Rombongan Alek Bantilan menghabiskan waktu sekira 2 jam ngobrol di sana dan mendapat banyak informasi dan masukan dari warga. 
Selain informasi, warga juga ngobrol bebas karena Alek juga memiliki teman sekolah waktu SMA di Buol. 

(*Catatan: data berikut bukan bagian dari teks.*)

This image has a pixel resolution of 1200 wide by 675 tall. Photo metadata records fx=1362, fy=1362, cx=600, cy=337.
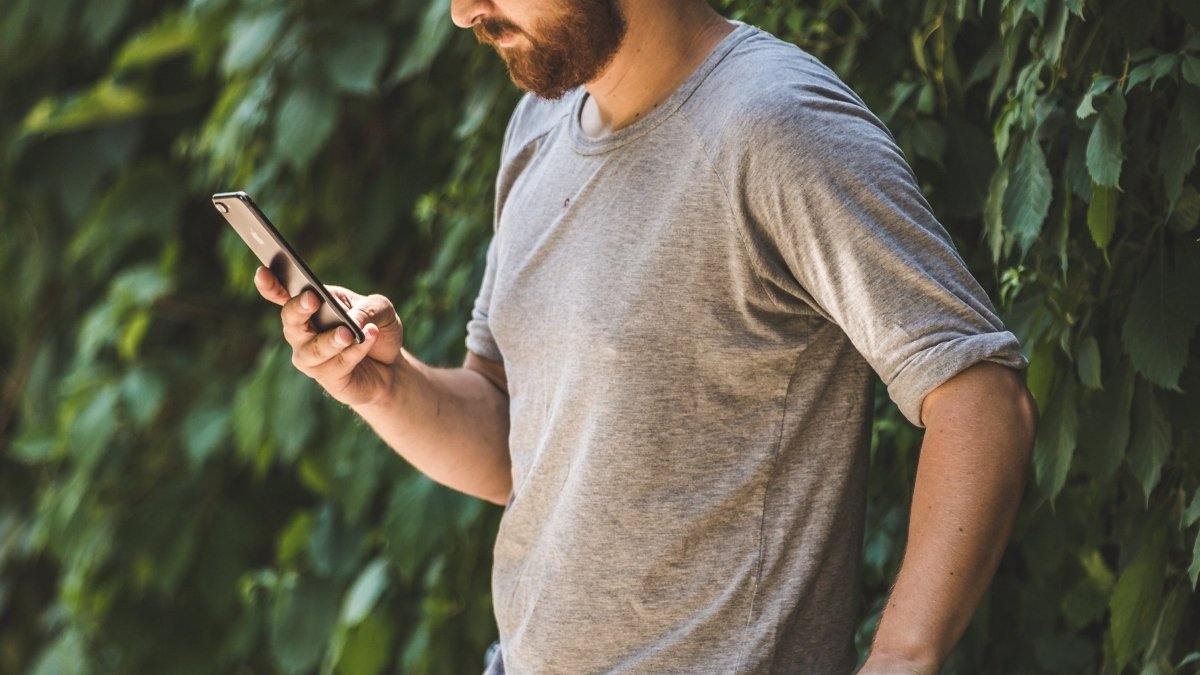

Alek memang menamatkan SMA nya di Buol, sehingga tak jarang setiap Alek mendapat sambutan dari teman seperjuangan obrolan semasa sekolah mengemuka. Canda tawa pun menambah keakraban dengan mantan Bupati Tolitoli itu. 
Soal makanan tradisional, Alek berharap agar rumpun Sagu jangan dijadikan kawasan pemukiman. “Itu areal yang ditumbuhi Sagu sebaiknya di jaga jangan dijadikan pemukiman, ” ujarnya. 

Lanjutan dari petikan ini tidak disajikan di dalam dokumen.